__Excerpted passage__
This past summer is likely to go down in history as the time when racial tensions--or, at least, the perception of racial tensions--reached its peak and threatened to divide a city already split among many economic, social and ethnic groups.
But amid the cries of outrage, the threats of revenge and half-hearted attempts at racial reconciliation, this summer may also have seen incidents that will cause the current wave of racial tensions to buckle under the weight of its own irrationality.
THE agenda for the summer of '89 seemed to be set early, as New Yorkers were introduced to the Spike Lee doctrine via his most recent film venture, Do the Right Thing. Reactions to the film ranged from the intellectual to the hysterical:
The movie will make the Blacks riot, caller after maniacal caller preached on inane AM radio talk shows. No, the movie is merely weighing the morality of King's doctrine of non-violence and Malcolm X's acceptance of violent options, argued Upper West Side liberals.
What did the movie actually do? Exactly what Spike Lee, in countless interviews, has said he wanted it to do--it made people think. New York's attention was now focused on the state of racial relations in the city, but the focus sometimes clouded the heart of the issue and exaggerated its most sensational effects.
So when a Black youth was killed allegedly by a gang of white teenagers in the predominantly white Bensonhurst section of Brooklyn, everyone was shocked, but no one seemed really surprised.
A media market rife with three tabloid newspapers and half-a-dozen trashy local television news shows gobbled up the appalling incident and gave New York what they thought it wanted to see--the final showdown in a racial turf war that nobody could win, while ignoring the very real underlying problems which the incident represented.
The Bensonhurst killing was the catalyst for a series of demonstrations which provided more sensationalist material: some Black leaders marched through Bensonhurst and a handful of white Brooklynites shouted racial epithets at them. Several days later, thousands of demonstrators marched through Brooklyn and eventually clashed with police when they were not allowed to cross the Brooklyn Bridge.
IN the midst of the August insanity, Mayor Edward Koch was standing on his last political legs, fighting off a serious primary challenge by David Dinkins, who is Black. Not surprisingly, the two candidates stayed clear of blatant racial appeals--such tactics are tantamount to political suicide in light of New York's diverse electorate.
But the election became almost a referendum on the future of race relations in New York City. Although Koch was trying to win back the Black electorate (which he deperately needed to do), his tone was typically shrill and aggravating.
So when soft-spoken Dinkins made the appeal for a unified New York a cornerstone of his campaign, the election fell right into his hands. Dinkins did not represent the radical and highly vocal minority of New Yorkers who wanted to avenge the Bensonhurst murder.
Instead, Dinkins appealed to the rational majority of New Yorkers--those who knew that, despite the mood of hysteria that had engulfed the city with the hot and humid summer air, a majority of New Yorkers of different races actually wanted to get along.
This was the opinion expressed to me at David Dinkins' victory party last week by one of his key campaign workers. He went on about the beautiful mosaic of races which Dinkins represents and about how New York will be reunited once again.
When I finished speaking to him, he took my white hand with his Black hand and held it up in the air. "This is what New York is about, man," he said. "Together."

__Directives__
1. In the passage on New York's summer of 1989, which film introduced New Yorkers to the Spike Lee doctrine?
2. Extract verbatim the lines of the listing below, starting with its first line and stopping after the line that contains "266,216 -> 311,233". Include both of those lines.

__Excerpted records__
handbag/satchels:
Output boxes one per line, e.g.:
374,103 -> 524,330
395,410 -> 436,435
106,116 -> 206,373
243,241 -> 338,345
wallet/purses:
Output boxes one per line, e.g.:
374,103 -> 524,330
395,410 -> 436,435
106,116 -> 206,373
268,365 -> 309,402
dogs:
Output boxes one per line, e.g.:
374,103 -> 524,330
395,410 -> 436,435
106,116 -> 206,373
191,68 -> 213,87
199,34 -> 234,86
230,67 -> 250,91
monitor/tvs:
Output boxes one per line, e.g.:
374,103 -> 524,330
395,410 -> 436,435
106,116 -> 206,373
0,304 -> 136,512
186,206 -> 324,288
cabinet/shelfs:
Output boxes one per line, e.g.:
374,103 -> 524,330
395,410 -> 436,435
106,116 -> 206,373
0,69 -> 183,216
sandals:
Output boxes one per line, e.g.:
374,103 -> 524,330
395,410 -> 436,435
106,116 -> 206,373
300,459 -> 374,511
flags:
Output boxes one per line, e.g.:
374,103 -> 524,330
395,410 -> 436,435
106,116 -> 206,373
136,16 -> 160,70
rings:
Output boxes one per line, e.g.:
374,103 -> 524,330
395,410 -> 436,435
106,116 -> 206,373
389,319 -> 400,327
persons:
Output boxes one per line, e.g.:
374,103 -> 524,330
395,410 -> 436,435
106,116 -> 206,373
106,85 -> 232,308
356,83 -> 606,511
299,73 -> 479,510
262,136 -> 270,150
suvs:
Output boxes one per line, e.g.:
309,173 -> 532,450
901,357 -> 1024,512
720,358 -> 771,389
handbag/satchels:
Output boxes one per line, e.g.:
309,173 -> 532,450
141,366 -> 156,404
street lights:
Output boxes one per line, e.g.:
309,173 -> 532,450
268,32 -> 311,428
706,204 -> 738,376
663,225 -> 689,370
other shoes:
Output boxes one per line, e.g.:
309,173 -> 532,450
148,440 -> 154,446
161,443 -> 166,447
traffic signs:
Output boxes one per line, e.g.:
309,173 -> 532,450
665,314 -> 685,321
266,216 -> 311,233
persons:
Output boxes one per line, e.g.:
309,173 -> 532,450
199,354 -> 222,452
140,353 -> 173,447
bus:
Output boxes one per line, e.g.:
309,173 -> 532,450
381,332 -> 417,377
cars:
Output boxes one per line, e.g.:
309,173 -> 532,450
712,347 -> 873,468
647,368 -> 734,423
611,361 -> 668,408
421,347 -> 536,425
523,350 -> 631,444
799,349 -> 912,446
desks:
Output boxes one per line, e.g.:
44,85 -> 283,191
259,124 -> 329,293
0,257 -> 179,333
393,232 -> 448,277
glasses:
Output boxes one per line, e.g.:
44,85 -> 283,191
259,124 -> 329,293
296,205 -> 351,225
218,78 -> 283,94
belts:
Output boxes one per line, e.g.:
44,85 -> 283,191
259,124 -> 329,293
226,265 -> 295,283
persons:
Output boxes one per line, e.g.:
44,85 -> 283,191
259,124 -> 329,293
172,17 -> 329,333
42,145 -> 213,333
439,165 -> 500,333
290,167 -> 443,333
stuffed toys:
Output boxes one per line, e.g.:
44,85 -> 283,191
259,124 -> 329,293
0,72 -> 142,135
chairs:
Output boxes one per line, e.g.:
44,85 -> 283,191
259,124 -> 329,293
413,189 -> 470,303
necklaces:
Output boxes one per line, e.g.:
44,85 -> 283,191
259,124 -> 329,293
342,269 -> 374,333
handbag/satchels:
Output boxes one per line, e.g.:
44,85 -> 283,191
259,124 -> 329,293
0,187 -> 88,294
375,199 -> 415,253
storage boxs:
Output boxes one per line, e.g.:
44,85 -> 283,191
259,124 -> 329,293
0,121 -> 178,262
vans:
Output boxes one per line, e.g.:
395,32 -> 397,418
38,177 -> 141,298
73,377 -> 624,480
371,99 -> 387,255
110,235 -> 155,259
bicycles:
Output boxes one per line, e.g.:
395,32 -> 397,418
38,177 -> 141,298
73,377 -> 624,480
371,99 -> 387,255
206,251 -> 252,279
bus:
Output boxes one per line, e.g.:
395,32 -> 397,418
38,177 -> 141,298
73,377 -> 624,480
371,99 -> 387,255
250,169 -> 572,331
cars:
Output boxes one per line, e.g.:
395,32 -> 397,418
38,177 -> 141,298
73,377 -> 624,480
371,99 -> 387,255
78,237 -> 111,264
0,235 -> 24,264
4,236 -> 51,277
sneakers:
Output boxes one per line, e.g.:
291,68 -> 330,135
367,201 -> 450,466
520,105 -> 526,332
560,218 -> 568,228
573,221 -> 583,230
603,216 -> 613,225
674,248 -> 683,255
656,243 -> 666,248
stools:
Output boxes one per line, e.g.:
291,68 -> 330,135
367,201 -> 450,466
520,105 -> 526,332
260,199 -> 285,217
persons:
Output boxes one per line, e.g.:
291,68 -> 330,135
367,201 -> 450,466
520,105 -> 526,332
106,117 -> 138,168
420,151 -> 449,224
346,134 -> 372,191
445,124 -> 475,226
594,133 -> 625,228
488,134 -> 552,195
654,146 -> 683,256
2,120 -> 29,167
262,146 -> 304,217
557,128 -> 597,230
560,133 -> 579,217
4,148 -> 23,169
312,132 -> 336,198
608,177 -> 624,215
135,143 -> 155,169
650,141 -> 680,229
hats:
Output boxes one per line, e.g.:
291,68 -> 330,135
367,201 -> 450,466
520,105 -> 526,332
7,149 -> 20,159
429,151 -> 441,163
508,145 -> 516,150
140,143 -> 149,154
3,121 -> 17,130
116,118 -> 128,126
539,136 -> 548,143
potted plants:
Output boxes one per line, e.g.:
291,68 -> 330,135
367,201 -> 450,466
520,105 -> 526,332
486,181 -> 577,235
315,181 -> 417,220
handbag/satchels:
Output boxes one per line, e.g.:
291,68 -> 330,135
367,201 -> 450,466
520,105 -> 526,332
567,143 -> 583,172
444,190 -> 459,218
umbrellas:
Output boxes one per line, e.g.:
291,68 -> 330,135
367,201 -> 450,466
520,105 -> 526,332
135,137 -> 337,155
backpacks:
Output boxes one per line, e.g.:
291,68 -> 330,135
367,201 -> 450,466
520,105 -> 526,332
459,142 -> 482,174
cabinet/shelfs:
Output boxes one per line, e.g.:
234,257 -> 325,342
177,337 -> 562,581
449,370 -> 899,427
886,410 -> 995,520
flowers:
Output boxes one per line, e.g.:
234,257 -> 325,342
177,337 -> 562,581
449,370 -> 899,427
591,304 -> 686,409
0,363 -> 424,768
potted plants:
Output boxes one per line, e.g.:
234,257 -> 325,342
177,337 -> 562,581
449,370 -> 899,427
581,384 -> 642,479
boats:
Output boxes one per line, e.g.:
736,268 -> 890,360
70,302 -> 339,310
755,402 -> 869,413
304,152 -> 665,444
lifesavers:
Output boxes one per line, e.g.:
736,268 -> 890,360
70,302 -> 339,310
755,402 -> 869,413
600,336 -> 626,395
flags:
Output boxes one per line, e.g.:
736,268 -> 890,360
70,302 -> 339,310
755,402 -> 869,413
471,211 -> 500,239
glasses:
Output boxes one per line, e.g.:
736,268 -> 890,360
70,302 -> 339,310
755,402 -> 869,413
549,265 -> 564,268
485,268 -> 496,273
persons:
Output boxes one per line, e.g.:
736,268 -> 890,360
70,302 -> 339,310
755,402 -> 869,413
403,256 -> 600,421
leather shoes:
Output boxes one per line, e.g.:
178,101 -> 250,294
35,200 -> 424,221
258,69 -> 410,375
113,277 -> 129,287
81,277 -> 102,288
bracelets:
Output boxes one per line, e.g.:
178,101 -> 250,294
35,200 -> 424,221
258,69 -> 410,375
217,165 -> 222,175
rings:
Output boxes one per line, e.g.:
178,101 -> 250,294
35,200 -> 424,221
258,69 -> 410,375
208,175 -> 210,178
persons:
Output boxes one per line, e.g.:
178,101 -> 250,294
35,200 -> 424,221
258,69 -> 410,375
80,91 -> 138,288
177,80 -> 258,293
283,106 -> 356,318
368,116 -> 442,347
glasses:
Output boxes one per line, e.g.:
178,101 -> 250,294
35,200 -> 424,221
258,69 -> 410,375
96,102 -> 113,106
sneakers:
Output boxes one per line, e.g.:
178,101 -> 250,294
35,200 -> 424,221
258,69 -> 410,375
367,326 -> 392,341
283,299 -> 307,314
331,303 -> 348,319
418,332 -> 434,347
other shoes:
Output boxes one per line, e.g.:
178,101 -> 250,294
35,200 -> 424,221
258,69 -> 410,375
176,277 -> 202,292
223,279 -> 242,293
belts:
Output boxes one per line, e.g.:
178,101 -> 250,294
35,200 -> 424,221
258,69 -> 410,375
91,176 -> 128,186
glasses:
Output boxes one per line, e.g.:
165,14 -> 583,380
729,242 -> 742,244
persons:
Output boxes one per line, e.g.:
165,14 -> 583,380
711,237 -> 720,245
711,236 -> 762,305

__Outputs in order__
1. Do the Right Thing

2.
handbag/satchels:
Output boxes one per line, e.g.:
374,103 -> 524,330
395,410 -> 436,435
106,116 -> 206,373
243,241 -> 338,345
wallet/purses:
Output boxes one per line, e.g.:
374,103 -> 524,330
395,410 -> 436,435
106,116 -> 206,373
268,365 -> 309,402
dogs:
Output boxes one per line, e.g.:
374,103 -> 524,330
395,410 -> 436,435
106,116 -> 206,373
191,68 -> 213,87
199,34 -> 234,86
230,67 -> 250,91
monitor/tvs:
Output boxes one per line, e.g.:
374,103 -> 524,330
395,410 -> 436,435
106,116 -> 206,373
0,304 -> 136,512
186,206 -> 324,288
cabinet/shelfs:
Output boxes one per line, e.g.:
374,103 -> 524,330
395,410 -> 436,435
106,116 -> 206,373
0,69 -> 183,216
sandals:
Output boxes one per line, e.g.:
374,103 -> 524,330
395,410 -> 436,435
106,116 -> 206,373
300,459 -> 374,511
flags:
Output boxes one per line, e.g.:
374,103 -> 524,330
395,410 -> 436,435
106,116 -> 206,373
136,16 -> 160,70
rings:
Output boxes one per line, e.g.:
374,103 -> 524,330
395,410 -> 436,435
106,116 -> 206,373
389,319 -> 400,327
persons:
Output boxes one per line, e.g.:
374,103 -> 524,330
395,410 -> 436,435
106,116 -> 206,373
106,85 -> 232,308
356,83 -> 606,511
299,73 -> 479,510
262,136 -> 270,150
suvs:
Output boxes one per line, e.g.:
309,173 -> 532,450
901,357 -> 1024,512
720,358 -> 771,389
handbag/satchels:
Output boxes one per line, e.g.:
309,173 -> 532,450
141,366 -> 156,404
street lights:
Output boxes one per line, e.g.:
309,173 -> 532,450
268,32 -> 311,428
706,204 -> 738,376
663,225 -> 689,370
other shoes:
Output boxes one per line, e.g.:
309,173 -> 532,450
148,440 -> 154,446
161,443 -> 166,447
traffic signs:
Output boxes one per line, e.g.:
309,173 -> 532,450
665,314 -> 685,321
266,216 -> 311,233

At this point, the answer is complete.